1. Bamboo Charcoal Bread
Known as the "night bread," bamboo charcoal bread has taken the youth by storm. Not only is it visually appealing, but it also boasts high nutritional value.
Ingredients:
- Bread flour 590g
- Bamboo charcoal powder 10g
- Instant yeast 5g
- Egg 1
- Filtered water 100ml
- Cold water 210ml
- Sugar 17g
- Salt 1/2 teaspoon
- Vinegar 1 tablespoon
Instructions:
- Prepare the sourdough:
- In a bowl, mix 100ml of water, 5g of sugar, and 5g of instant yeast. Stir until the yeast dissolves.
- Add 100g of bread flour and mix until smooth and no dry flour remains.
- Cover the dough and let it rest for 1-2 hours, depending on the weather and humidity. Higher humidity will speed up the fermentation process.
- Mix the bread dough:
- In a mixing bowl, combine 1 egg, 210ml of cold water, 12g of sugar, and 3g of salt. Add the sourdough mixture, followed by 1 tablespoon of vinegar.
- Next, add 490g of bread flour and 10g of bamboo charcoal powder. Mix well to aid the mixer in processing the dough.
- Place the mixture in a bread machine and knead for 20 minutes. If you're using a hand mixer, this will take less time. Once done, let the dough rest for 15 minutes, covered to prevent it from drying out.

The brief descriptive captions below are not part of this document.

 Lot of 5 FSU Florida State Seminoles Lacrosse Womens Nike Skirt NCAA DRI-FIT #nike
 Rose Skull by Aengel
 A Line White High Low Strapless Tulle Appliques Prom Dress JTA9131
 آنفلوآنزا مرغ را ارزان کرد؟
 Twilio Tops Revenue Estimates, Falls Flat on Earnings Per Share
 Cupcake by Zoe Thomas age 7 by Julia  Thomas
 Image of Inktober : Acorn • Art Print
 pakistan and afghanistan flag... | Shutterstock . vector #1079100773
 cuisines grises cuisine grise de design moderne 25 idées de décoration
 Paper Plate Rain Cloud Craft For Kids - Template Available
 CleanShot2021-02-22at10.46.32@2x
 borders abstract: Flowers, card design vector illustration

- Note: Don't over-knead the dough as it can heat up and deactivate the yeast, preventing the bread from rising.
- Shape and divide the dough:
- Divide the dough into 8 pieces, each weighing about 123g. Roll the pieces into smooth balls.

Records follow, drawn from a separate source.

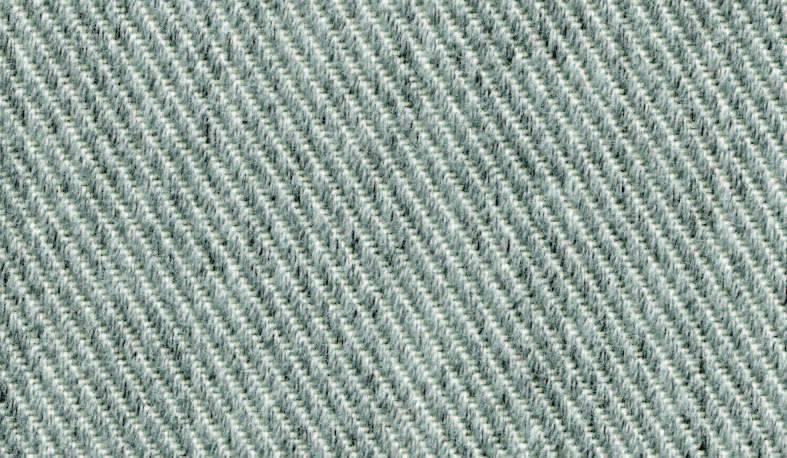 Stripes B544 Argento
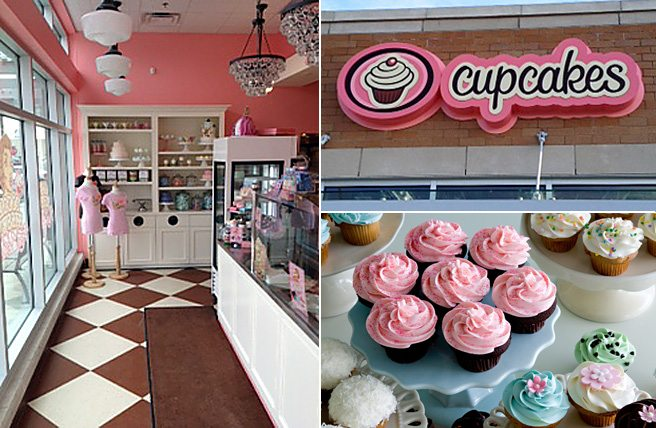 The Cupcake Girls open their first Toronto shop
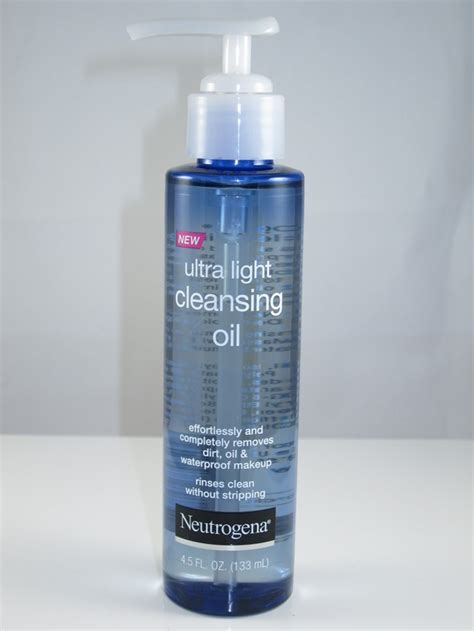 Ultra Cleanse Detox Shoo Testimonials by Neutrogena Ultra Light Cleansing Review Musings Of A
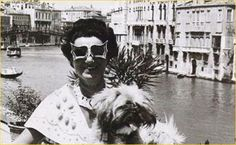 """MARGUERITE """"PEGGY"""" GUGGENHEIM  (1898–1979) was an American art collector, bohemian and socialite. Born to a wealthy NYC family, she went to live in Paris in her early 20s, where she befriended many avant garde writers and artists. In 1938 she opened a gallery for modern art in London. Returning to NYC with the start of WWII, she collected more American works. After the war, she settled in Venice, where she exhibited her collection for the rest of her life. She is buried next to her beloved…"""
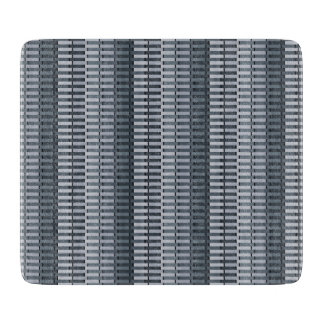 Space Gray Contemporary Stripe Pattern Cutting Board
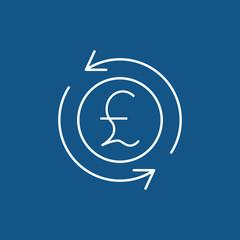 money convert pound icon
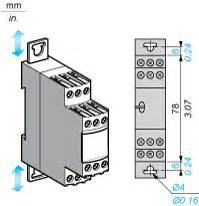 rm4 wiring diagram wiring diagram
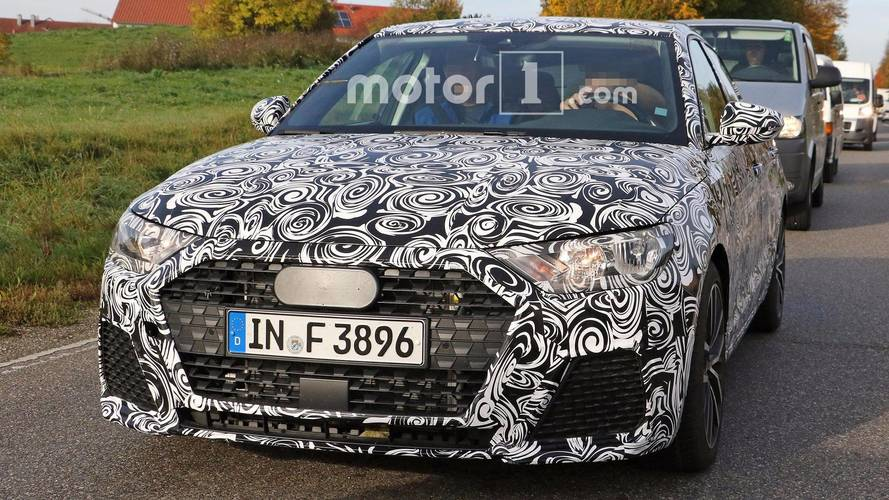 Next-Gen Audi A1 Spied Looking Stylish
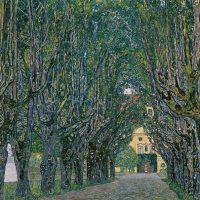 Gustav-Klimt17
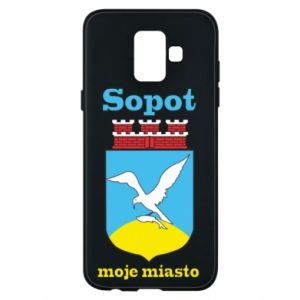Samsung A6 2018 Case Sopot my city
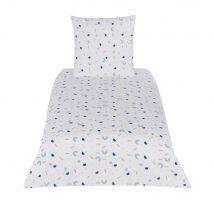 Parure de lit enfant en coton bleu, blanc et beige imprimé 140x200 - Blanc - 140x200x0cm - Maisons du Monde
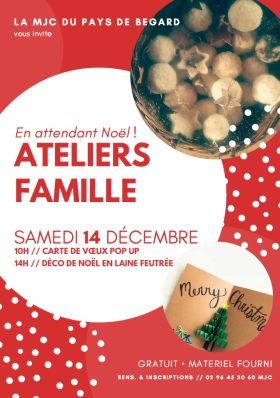 14-12-19ateliers-famille-affiche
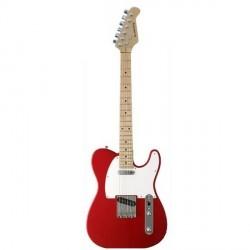 """Guitarra """"ACADEMY"""" tipo Telecaster 600 Roja"""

- Flatten each dough ball, rolling out the bottom and folding the top over, then roll tightly. Gently taper the ends of the bread to shape it.
- Tip: Apply a little oil to your hands, rolling pin, and work surface to prevent sticking.
- Proof the dough:
- Place the dough on a baking tray, ensuring the pieces aren't too close together to allow room for expansion.
- Put a bowl of warm water (not hot) under the tray and cover with a lid. Let the dough rest for 40 minutes.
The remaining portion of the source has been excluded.